One of the excellent things about writing this blog is that I can do what I like, unbound by convention. One standard would state that posting the same stuff twice is a no-no. To hell with that. If anyone can extract a second serving from one dish, I’m your man. One of my earliest posts was lamb shanks under the banner of How slow can you go? I now realise that I can go slower and lower, a lot slower and plenty lower. Hence, part one in my Meat Reheat series.
For Lower and Slower Lamb Shanks, you are going to need:
- 5 lamb shanks (4 people and one to fight over)
- 1 bulb of excellent garlic
- 1 big sprig of rosemary
- 2 onions
- A bottle of red wine
- Seasoned flour for dusting
- Parsnips and potatoes to serve
You are also going to need to get up early. This is a six-hour roasting extravaganza.
Here’s what you need to do
Turn the oven on to 110 degrees C. Heat a frying pan (skillet) on the hob. Dust the shanks in the seasoned flour and brown them on as many sides as their shape will allow.
Sit them on the onion and rosemary in a roasting dish. Add plenty of garlic. You can decide on quantity. I am fed up listening to people telling me I use too much garlic. I don’t. When one slow roasts, the garlic transforms into a beautiful sweet paste inside the cloves.
Season the shanks and add three-quarters of a bottle of the wine. If it is not too early in the day for you, pour a glass and enjoy it.

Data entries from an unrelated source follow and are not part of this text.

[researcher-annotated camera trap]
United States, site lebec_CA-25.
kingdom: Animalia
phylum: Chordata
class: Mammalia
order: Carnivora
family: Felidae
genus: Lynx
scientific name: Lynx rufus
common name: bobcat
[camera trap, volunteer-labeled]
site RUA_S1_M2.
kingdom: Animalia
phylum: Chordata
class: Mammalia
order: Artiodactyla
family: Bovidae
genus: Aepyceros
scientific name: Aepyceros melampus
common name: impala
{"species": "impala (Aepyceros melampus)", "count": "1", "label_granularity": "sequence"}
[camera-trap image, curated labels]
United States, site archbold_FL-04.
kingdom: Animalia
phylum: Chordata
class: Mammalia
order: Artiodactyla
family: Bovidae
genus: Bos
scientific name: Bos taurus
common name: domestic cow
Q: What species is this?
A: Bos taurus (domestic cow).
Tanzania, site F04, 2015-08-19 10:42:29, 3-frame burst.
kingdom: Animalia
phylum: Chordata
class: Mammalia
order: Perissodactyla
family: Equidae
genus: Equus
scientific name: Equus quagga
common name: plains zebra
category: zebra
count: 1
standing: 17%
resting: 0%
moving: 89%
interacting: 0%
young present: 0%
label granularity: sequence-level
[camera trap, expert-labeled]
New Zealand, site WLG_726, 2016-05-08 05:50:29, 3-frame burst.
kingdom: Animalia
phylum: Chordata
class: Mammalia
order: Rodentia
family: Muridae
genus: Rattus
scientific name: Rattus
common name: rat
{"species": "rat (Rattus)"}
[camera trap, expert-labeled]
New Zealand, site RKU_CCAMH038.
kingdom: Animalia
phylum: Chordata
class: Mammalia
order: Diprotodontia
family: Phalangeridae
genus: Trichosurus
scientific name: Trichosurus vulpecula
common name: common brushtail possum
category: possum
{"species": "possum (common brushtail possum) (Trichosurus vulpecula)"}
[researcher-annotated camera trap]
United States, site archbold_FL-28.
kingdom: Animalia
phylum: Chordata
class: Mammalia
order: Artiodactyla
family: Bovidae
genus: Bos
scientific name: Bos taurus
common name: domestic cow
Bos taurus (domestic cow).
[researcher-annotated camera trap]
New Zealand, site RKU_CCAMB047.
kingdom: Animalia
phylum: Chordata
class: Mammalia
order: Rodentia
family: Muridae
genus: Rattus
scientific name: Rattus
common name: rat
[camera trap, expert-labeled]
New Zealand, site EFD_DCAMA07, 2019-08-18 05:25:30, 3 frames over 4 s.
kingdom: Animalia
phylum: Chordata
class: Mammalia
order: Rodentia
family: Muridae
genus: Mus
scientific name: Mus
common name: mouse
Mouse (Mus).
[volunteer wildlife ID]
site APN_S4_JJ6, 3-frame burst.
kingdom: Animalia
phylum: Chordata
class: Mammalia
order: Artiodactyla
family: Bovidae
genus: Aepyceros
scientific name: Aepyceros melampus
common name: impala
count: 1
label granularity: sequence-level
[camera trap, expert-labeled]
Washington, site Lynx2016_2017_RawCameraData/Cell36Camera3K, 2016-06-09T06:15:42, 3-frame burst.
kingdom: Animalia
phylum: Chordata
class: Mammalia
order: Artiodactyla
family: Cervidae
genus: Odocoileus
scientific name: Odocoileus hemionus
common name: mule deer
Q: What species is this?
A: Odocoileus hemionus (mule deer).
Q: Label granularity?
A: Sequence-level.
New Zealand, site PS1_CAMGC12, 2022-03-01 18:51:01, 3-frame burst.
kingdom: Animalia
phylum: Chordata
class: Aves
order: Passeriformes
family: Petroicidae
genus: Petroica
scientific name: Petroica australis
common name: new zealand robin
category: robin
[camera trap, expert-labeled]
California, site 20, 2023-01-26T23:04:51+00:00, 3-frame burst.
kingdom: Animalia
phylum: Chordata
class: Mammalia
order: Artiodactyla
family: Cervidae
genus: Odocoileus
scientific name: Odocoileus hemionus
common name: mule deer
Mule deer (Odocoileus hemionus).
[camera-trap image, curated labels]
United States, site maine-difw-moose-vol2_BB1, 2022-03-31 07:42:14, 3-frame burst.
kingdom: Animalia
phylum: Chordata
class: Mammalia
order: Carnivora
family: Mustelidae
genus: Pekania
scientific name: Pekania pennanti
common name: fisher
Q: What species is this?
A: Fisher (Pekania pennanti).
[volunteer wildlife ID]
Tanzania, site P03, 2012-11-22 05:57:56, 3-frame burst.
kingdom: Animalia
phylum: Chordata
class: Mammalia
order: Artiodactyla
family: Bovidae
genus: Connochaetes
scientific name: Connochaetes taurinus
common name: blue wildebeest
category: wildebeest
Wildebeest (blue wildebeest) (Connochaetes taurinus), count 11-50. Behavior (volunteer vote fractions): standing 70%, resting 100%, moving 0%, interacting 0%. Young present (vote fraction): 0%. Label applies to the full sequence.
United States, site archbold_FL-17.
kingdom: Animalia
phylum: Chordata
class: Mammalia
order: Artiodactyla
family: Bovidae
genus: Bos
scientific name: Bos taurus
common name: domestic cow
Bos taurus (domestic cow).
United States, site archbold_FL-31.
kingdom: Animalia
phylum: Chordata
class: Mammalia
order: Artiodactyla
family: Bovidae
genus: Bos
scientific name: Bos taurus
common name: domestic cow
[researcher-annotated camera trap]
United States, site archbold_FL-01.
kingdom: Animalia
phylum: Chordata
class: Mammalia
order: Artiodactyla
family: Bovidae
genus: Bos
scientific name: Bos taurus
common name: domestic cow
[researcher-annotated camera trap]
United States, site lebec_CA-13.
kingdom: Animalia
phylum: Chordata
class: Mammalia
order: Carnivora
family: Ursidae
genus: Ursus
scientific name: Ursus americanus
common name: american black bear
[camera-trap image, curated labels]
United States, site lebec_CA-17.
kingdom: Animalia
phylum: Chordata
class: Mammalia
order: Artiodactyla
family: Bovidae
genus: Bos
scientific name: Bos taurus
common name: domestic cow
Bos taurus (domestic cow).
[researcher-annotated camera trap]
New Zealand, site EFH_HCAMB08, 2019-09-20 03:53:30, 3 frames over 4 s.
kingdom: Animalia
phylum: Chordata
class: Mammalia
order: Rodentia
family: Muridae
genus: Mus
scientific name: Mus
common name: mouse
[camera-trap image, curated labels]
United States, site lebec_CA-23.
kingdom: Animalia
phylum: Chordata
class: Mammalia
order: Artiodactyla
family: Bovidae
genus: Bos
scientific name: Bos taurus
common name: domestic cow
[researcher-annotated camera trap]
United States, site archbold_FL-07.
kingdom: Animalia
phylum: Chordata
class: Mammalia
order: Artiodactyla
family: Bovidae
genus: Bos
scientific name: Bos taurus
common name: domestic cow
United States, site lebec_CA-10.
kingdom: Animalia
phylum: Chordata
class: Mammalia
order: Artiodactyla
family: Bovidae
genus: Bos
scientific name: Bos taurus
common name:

Cover the shanks with foil and put them in the oven.
Go somewhere else and do something worthwhile for a couple of hours. (I cycled down to Wicklow and back.) Return and turn the shanks. Go away again. Repeat this process (Not the cycle unless you are very fit, I was exhausted.).
Don’t forget to prepare your other ingredients. You have plenty of time to do them. No excuses please.
After five and a half hours, take the shanks out. Pour off most of the cooking liquid into a separator.
When you have removed the fat, add this to a pot and reduce it, adding a knob of butter to give it a nice glaze. This will be one of the best gravies you will ever taste. Return the shanks to the oven, uncovered, and turn the heat up to 180 C.
Turn the shanks a couple of times during this part of the process. They should be sticky and will smell delicious. Be careful to prevent them drying out. Add back a bit of the gravy if you really need to.
Get the timing of the other ingredients right and serve the shanks with mashed potatoes, wine gravy and seasonal vegetables.
The first of my reheats was a big success. The flavours worked wonderfully well. It was worth going the entire six hours. I make that pretty low and pretty slow.